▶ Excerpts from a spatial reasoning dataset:
>>>
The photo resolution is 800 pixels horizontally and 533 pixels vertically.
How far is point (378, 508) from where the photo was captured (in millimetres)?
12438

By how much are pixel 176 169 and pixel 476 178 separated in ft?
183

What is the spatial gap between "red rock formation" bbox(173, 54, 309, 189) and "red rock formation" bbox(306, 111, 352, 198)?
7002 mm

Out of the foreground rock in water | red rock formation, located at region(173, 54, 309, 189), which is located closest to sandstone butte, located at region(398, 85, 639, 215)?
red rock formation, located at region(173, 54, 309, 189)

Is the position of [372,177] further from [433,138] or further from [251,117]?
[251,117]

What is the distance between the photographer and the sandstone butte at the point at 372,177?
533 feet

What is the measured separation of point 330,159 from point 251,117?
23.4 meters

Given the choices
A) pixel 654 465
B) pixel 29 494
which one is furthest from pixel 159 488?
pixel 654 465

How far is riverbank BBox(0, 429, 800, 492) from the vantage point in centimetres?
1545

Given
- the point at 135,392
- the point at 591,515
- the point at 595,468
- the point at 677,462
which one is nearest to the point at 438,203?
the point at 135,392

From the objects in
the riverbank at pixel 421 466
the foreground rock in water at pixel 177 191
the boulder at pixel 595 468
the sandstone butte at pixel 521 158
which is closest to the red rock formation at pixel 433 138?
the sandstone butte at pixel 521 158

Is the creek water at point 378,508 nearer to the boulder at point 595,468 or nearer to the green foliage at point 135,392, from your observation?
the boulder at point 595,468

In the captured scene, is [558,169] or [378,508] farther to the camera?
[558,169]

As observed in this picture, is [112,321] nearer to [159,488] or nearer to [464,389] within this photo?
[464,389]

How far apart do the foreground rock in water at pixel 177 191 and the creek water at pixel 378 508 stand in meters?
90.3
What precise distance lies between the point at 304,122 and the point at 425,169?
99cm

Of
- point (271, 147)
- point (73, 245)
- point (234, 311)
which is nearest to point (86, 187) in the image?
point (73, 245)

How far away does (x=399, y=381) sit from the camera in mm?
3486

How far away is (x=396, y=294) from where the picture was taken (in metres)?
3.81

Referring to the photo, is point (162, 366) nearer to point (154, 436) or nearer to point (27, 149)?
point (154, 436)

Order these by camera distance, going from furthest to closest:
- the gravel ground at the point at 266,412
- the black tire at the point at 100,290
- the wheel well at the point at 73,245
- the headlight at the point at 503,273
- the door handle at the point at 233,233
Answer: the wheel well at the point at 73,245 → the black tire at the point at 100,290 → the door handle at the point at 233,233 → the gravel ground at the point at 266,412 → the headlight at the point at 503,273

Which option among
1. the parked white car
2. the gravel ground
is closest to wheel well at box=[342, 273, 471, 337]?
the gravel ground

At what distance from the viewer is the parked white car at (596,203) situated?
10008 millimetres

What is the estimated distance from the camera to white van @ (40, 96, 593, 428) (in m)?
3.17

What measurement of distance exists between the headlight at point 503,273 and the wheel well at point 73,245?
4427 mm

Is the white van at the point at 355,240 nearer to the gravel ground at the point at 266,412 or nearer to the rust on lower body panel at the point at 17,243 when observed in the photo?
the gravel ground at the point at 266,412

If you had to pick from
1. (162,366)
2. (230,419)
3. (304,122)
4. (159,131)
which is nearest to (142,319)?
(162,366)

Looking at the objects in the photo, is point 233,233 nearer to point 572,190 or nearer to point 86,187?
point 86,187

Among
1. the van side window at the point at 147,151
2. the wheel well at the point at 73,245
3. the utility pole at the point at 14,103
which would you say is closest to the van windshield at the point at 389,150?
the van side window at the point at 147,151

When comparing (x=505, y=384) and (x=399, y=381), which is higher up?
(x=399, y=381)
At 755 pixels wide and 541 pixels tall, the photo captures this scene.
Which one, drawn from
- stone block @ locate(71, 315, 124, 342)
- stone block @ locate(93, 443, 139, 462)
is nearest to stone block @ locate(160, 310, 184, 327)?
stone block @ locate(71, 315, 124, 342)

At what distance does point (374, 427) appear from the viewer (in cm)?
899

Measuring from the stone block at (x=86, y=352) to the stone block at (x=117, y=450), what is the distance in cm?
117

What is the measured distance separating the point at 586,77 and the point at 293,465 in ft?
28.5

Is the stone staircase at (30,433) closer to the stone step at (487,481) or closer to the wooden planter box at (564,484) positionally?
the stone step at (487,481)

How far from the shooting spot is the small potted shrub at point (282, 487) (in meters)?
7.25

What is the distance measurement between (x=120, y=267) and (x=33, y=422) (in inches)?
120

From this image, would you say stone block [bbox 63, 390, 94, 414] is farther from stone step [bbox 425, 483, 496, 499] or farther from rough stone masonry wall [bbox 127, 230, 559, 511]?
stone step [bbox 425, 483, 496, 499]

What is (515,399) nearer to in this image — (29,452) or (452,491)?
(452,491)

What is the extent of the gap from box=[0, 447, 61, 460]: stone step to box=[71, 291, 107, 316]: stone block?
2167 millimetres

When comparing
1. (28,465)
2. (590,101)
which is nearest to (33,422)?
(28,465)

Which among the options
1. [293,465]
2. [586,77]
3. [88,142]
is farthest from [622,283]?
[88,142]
<<<
▶ Work instructions:
Reproduce all of the records above, line for line, without changing anything.

▶ Output:
The photo resolution is 800 pixels horizontally and 533 pixels vertically.
How far is point (378, 508) from where the photo was captured (in millimetres)?
12438

By how much are pixel 176 169 and pixel 476 178 separated in ft?
183

What is the spatial gap between "red rock formation" bbox(173, 54, 309, 189) and "red rock formation" bbox(306, 111, 352, 198)?
7002 mm

Out of the foreground rock in water | red rock formation, located at region(173, 54, 309, 189), which is located closest to sandstone butte, located at region(398, 85, 639, 215)?
red rock formation, located at region(173, 54, 309, 189)

Is the position of [372,177] further from [433,138] or further from [251,117]?
[251,117]

What is the distance between the photographer and the sandstone butte at the point at 372,177?
533 feet

What is the measured separation of point 330,159 from point 251,117?
23.4 meters

Given the choices
A) pixel 654 465
B) pixel 29 494
which one is furthest from pixel 159 488?
pixel 654 465

How far is riverbank BBox(0, 429, 800, 492) from the vantage point in centimetres?
1545

Given
- the point at 135,392
- the point at 591,515
- the point at 595,468
- the point at 677,462
which one is nearest to the point at 438,203?
the point at 135,392

From the objects in
the riverbank at pixel 421 466
the foreground rock in water at pixel 177 191
the boulder at pixel 595 468
the sandstone butte at pixel 521 158
which is closest to the red rock formation at pixel 433 138?
the sandstone butte at pixel 521 158

Is the creek water at point 378,508 nearer to the boulder at point 595,468 or nearer to the green foliage at point 135,392, from your observation?
the boulder at point 595,468

In the captured scene, is [558,169] or [378,508] farther to the camera?
[558,169]

As observed in this picture, is [112,321] nearer to [159,488] or nearer to [464,389] within this photo?
[464,389]

How far apart do the foreground rock in water at pixel 177 191 and the creek water at pixel 378 508 stand in meters?
90.3
What precise distance lies between the point at 304,122 and the point at 425,169?
99cm

Of
- point (271, 147)
- point (73, 245)
- point (234, 311)
which is nearest to point (86, 187) in the image?
point (73, 245)

How far away does (x=399, y=381) sit from the camera in mm?
3486

How far away is (x=396, y=294) from where the picture was taken (in metres)?
3.81

Referring to the photo, is point (162, 366) nearer to point (154, 436) or nearer to point (27, 149)?
point (154, 436)

Order these by camera distance, going from furthest to closest:
- the gravel ground at the point at 266,412
- the black tire at the point at 100,290
- the wheel well at the point at 73,245
- the headlight at the point at 503,273
- the door handle at the point at 233,233
Answer: the wheel well at the point at 73,245 → the black tire at the point at 100,290 → the door handle at the point at 233,233 → the gravel ground at the point at 266,412 → the headlight at the point at 503,273

Which option among
1. the parked white car
2. the gravel ground
is closest to wheel well at box=[342, 273, 471, 337]?
the gravel ground

At what distance from the viewer is the parked white car at (596,203) situated?
10008 millimetres

What is the estimated distance from the camera to white van @ (40, 96, 593, 428) (in m)?
3.17

What measurement of distance exists between the headlight at point 503,273 and the wheel well at point 73,245?
4427 mm

Is the white van at the point at 355,240 nearer to the gravel ground at the point at 266,412 or nearer to the rust on lower body panel at the point at 17,243 when observed in the photo?
the gravel ground at the point at 266,412

If you had to pick from
1. (162,366)
2. (230,419)
3. (304,122)
4. (159,131)
which is nearest to (142,319)?
(162,366)

Looking at the objects in the photo, is point 233,233 nearer to point 572,190 or nearer to point 86,187?
point 86,187

Among
1. the van side window at the point at 147,151
2. the wheel well at the point at 73,245
3. the utility pole at the point at 14,103
which would you say is closest to the van windshield at the point at 389,150?
the van side window at the point at 147,151

When comparing (x=505, y=384) and (x=399, y=381), which is higher up?
(x=399, y=381)
At 755 pixels wide and 541 pixels tall, the photo captures this scene.
Which one, drawn from
- stone block @ locate(71, 315, 124, 342)
- stone block @ locate(93, 443, 139, 462)
is nearest to stone block @ locate(160, 310, 184, 327)?
stone block @ locate(71, 315, 124, 342)

At what distance does point (374, 427) appear from the viewer (in cm)?
899

Measuring from the stone block at (x=86, y=352) to the stone block at (x=117, y=450), what is the distance in cm?
117

What is the measured distance separating the point at 586,77 and the point at 293,465 in ft?
28.5

Is the stone staircase at (30,433) closer to the stone step at (487,481) or closer to the wooden planter box at (564,484) positionally?
the stone step at (487,481)

How far from the shooting spot is the small potted shrub at point (282, 487) (in meters)?
7.25

What is the distance measurement between (x=120, y=267) and (x=33, y=422) (in inches)?
120

From this image, would you say stone block [bbox 63, 390, 94, 414] is farther from stone step [bbox 425, 483, 496, 499] or farther from rough stone masonry wall [bbox 127, 230, 559, 511]?
stone step [bbox 425, 483, 496, 499]

What is (515,399) nearer to in this image — (29,452) or (452,491)?
(452,491)

What is the extent of the gap from box=[0, 447, 61, 460]: stone step to box=[71, 291, 107, 316]: stone block?
2167 millimetres

When comparing
1. (28,465)
2. (590,101)
which is nearest to (33,422)?
(28,465)

Which among the options
1. [293,465]
2. [586,77]
3. [88,142]
is farthest from [622,283]?
[88,142]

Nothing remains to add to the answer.